__Task brief__:
Name every individual person mentioned by name in the text about Inner Mongolia below.

** BEGIN Text **

The grievances that Hada expresses – and Mongolian activists abroad call him a “national hero” – echo those of minorities in other regions of China such as Tibet and Xinjiang, home to Muslim Uighurs, some of whom Beijing has accused of a string of terror attacks in train stations, markets and Tiananmen Square in recent years. Ethnic Mongolians have also shown signs of unrest, with 59 major protests since 2011, after a grasslands herder was killed by a coal truck. Authorities arrested or detained 300 herders in the past year alone. In January, one herder hung himself outside a government office.
Inner Mongolia is bigger than Ontario and its grasslands are nearly twice as large as the entire Canadian Prairies. (Inner Mongolia, with 24.7 million people, is Chinese territory, politically distinct from the independent country of Mongolia to its north, although Mongolian people on both sides of the border come from similar roots.) It has seen rapid development: From 2000 to 2014, coal production rose 14-fold and oil output more than doubled. But it has come at a cost. Herders accuse Chinese companies of stealing their land, or offering compensation as low as $13.50 per hectare, to make way for the mines and energy development. The expansion of military bases has also caused tensions.
At the same time, Mongolians are outnumbered nearly five to one and they tell stories of sometimes violent clashes with the dominant Han, or Chinese, culture. Saren Gaowa, a 60-year-old herder in Inner Mongolia’s Wulatezhong Qi region, described in an interview how she once tried to stop a gold mining operation from digging up her land. “The miners almost killed me by putting me in a soil mixing machine,” she said.
“The conflict between Mongolian and Han people is serious,” said Ulj Delger, an ethnic Mongolian in Japan who is among the overseas diaspora pressing for change. “In the next few years, it might become what Xinjiang and Tibet is like now.”
Chinese President Xi Jinping, in a visit to the region last year, called on local governments to do more to modernize traditional husbandry and said people of all ethnic groups should unite for the good of economic and social development.
The ethnic Mongolian situation is complicated by history. In recent decades, the proportion of Mongolians in the population has risen, after Communist-run health care helped sustain a baby boom and because minority ethnic groups are largely exempt from China’s one-child policy. Population growth has contributed to overgrazing that has brought major damage to the area’s grasslands; in 2003, 74 per cent were considered degraded and one-third of that is highly damaged. (Communist policies played a role, too, in particular, through efforts to intensively farm grassland; half of the farmed areas have now become barren or turned to desert.)
Some of the current conflict with herders is rooted in China’s efforts to undo the damage, including heavy-handed grazing bans that have been strictly enforced. Governments have sought to move people off the land, too, in part by building local employment.
“That’s what the resource development in the 1990s and 2000s has made possible,” said John Longworth, an Australian agricultural economist who first came to study the region in 1989.
“Only when you have fed yourself and housed yourself, and your family and everyone feels considerably secure, can you afford to spend considerable time to foster your own culture,” he said. “The Mongolians have done relatively well.”

** END Text **
** BEGIN Given data **

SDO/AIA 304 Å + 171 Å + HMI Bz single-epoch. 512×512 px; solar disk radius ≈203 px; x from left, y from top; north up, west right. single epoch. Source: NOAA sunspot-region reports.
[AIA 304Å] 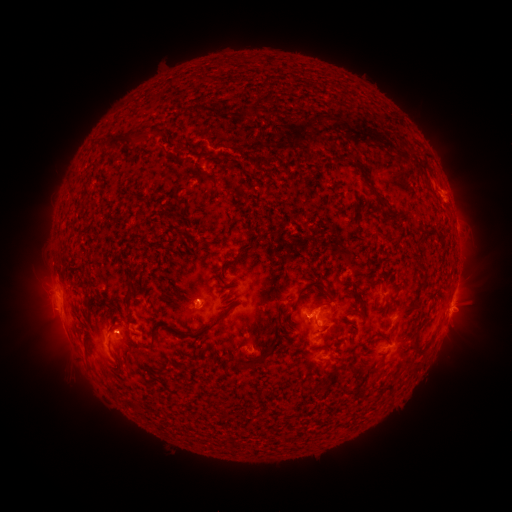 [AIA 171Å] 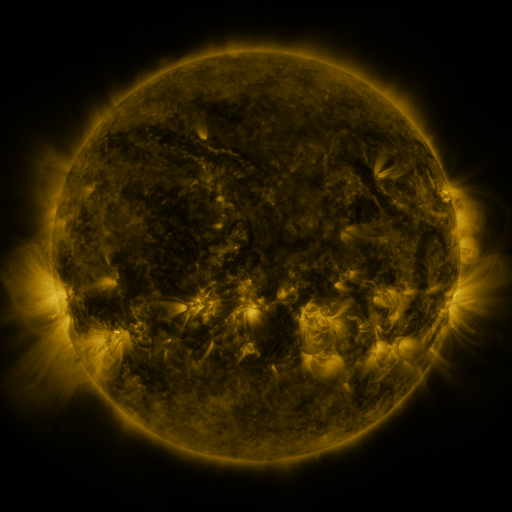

** END Given data **

__Exercise response__:
Hada
Saren Gaowa
Ulj Delger
Xi Jinping
John Longworth